_Work required_
Please reproduce exactly the lines from the start of the records through the one containing "دلایل بوی بد", and nothing more.

_Records supplied_
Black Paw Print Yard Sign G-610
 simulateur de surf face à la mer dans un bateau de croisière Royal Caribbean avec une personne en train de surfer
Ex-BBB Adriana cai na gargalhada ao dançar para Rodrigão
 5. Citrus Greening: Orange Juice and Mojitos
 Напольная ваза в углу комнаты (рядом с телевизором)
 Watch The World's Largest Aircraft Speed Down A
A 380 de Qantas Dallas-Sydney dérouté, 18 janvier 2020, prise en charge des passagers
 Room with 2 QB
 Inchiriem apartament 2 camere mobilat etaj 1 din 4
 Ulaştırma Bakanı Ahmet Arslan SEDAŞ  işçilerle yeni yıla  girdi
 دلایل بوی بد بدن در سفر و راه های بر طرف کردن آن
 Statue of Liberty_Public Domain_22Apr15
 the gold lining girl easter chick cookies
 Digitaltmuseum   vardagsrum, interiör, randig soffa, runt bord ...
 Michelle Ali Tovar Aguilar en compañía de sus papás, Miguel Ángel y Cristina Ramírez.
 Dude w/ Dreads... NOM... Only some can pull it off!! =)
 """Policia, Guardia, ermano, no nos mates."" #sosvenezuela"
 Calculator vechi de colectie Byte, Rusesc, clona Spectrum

_Completed task_
Black Paw Print Yard Sign G-610
 simulateur de surf face à la mer dans un bateau de croisière Royal Caribbean avec une personne en train de surfer
Ex-BBB Adriana cai na gargalhada ao dançar para Rodrigão
 5. Citrus Greening: Orange Juice and Mojitos
 Напольная ваза в углу комнаты (рядом с телевизором)
 Watch The World's Largest Aircraft Speed Down A
A 380 de Qantas Dallas-Sydney dérouté, 18 janvier 2020, prise en charge des passagers
 Room with 2 QB
 Inchiriem apartament 2 camere mobilat etaj 1 din 4
 Ulaştırma Bakanı Ahmet Arslan SEDAŞ  işçilerle yeni yıla  girdi
 دلایل بوی بد بدن در سفر و راه های بر طرف کردن آن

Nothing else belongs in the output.